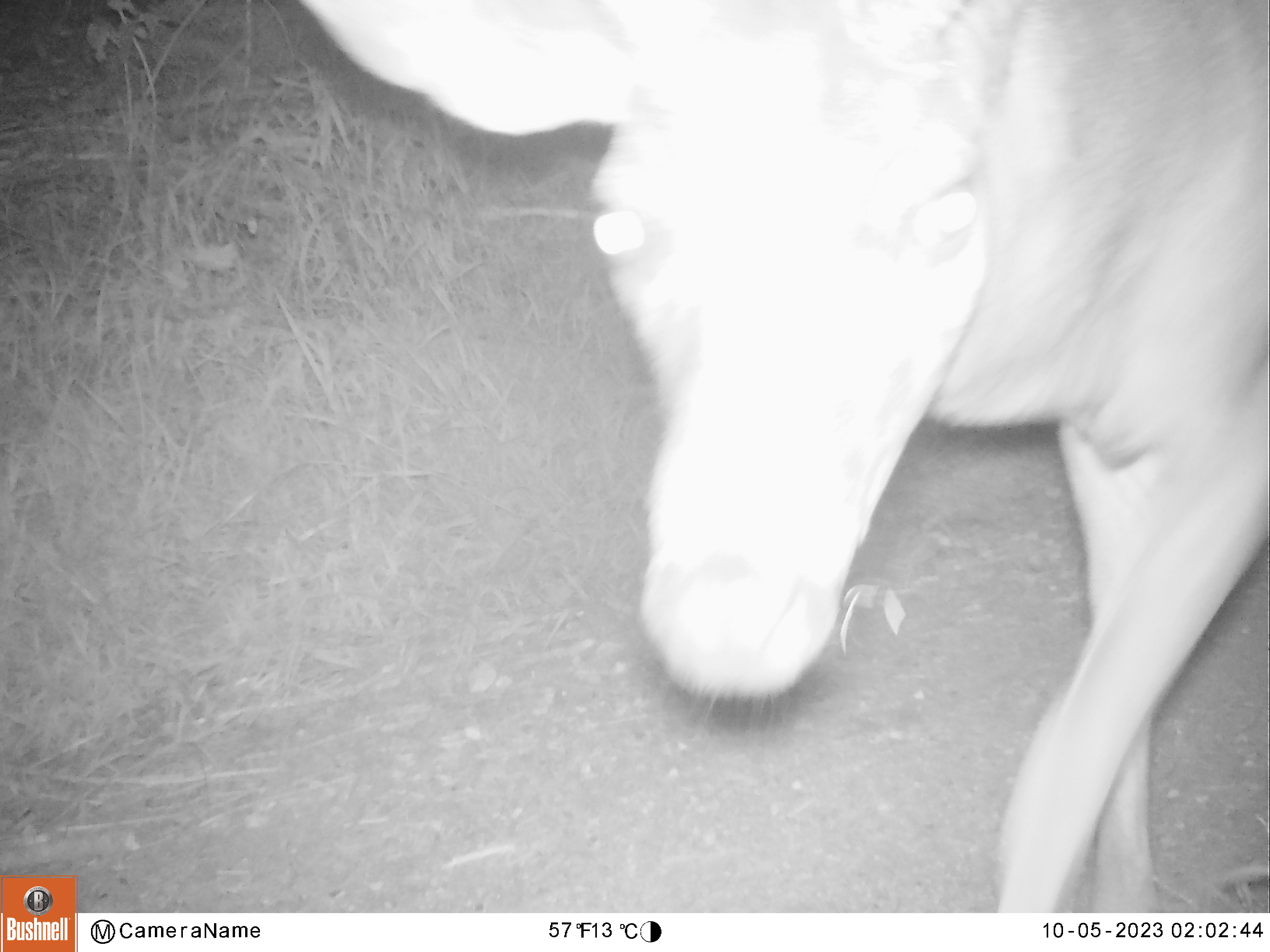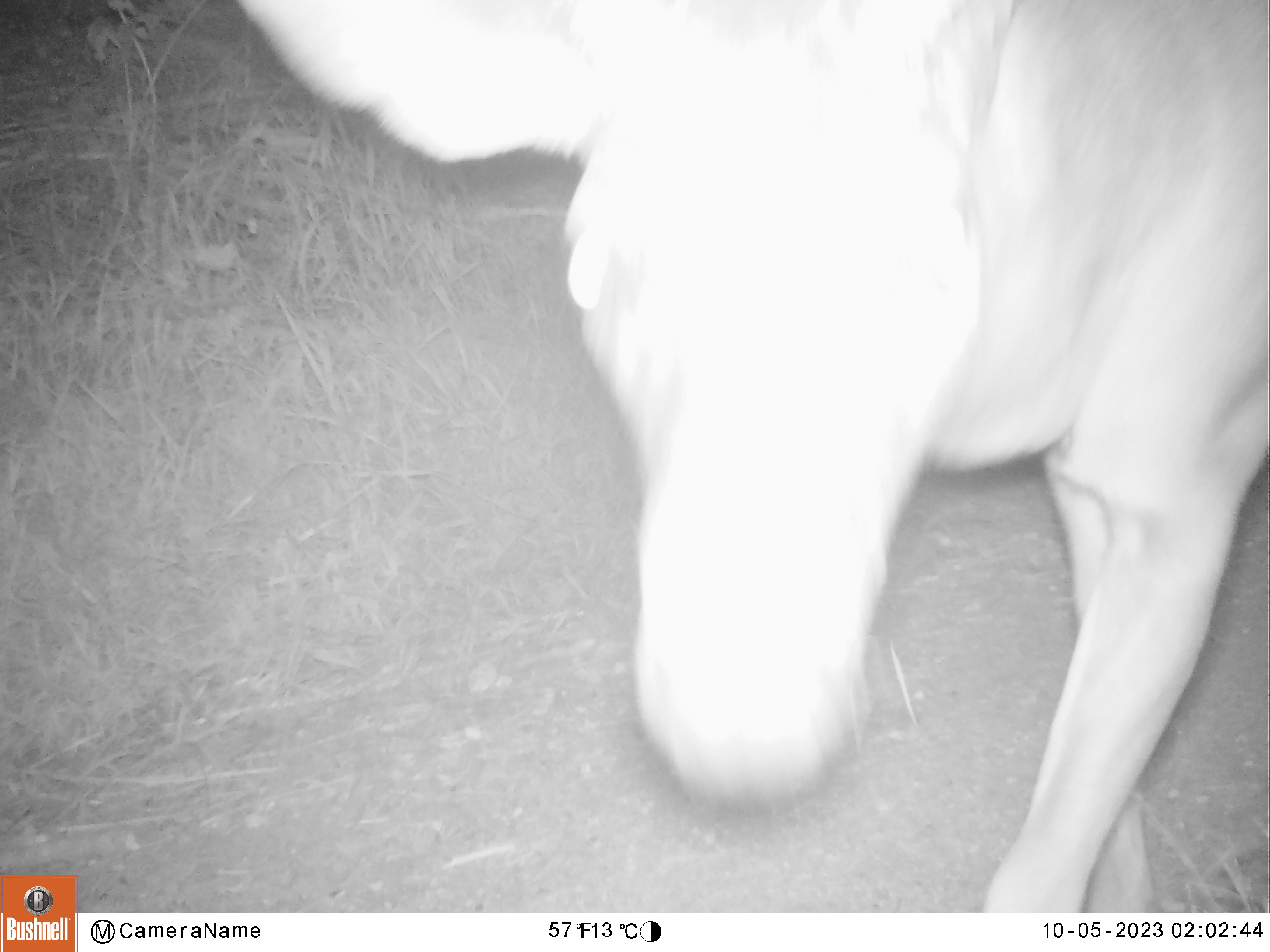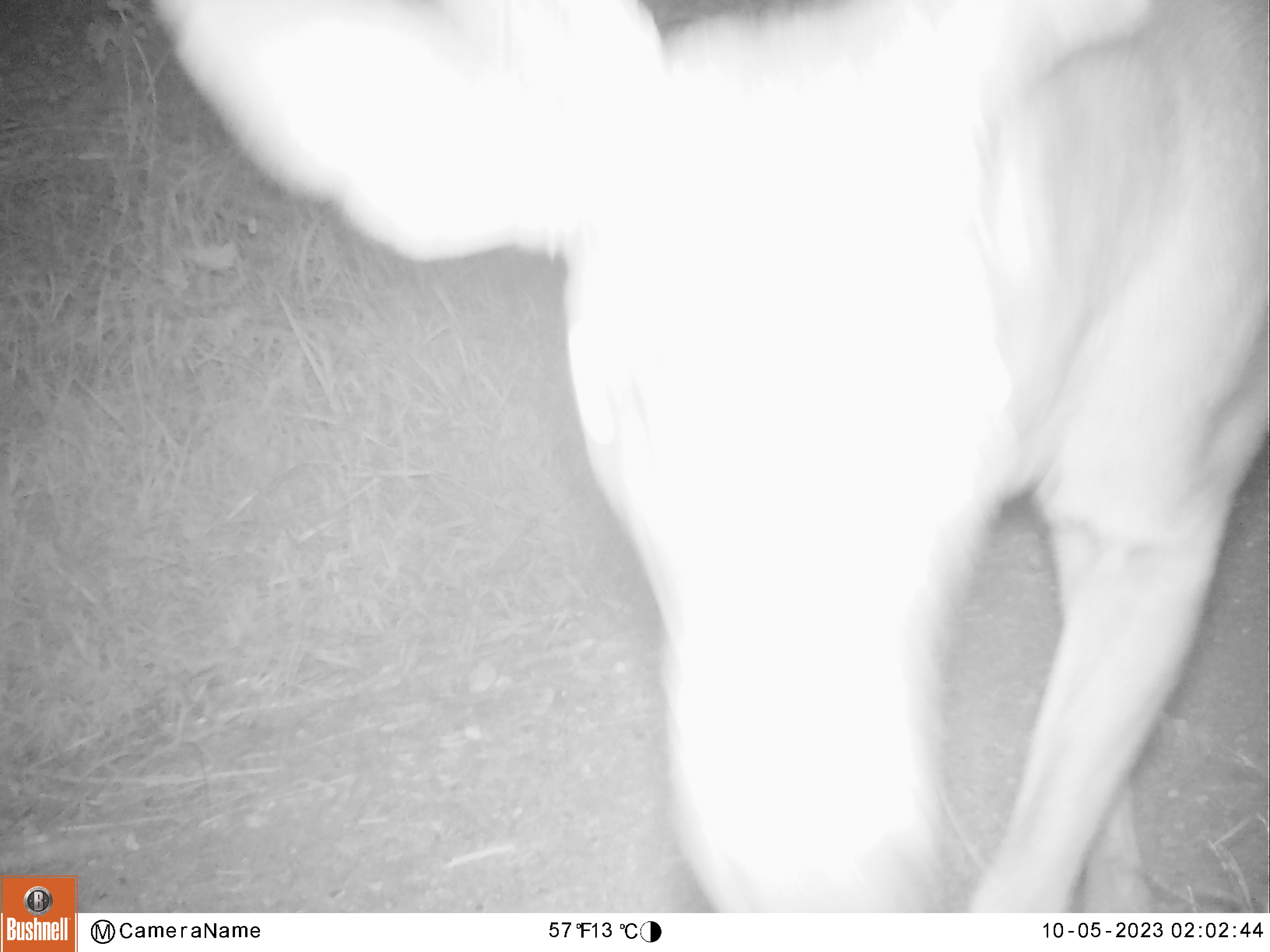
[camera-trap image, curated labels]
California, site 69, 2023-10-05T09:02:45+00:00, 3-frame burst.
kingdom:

######

• What is needed
Give the complete material again, exactly as written. Do not include the pictures.

• Answer box
[camera-trap image, curated labels]
California, site 69, 2023-10-05T09:02:45+00:00, 3-frame burst.
kingdom:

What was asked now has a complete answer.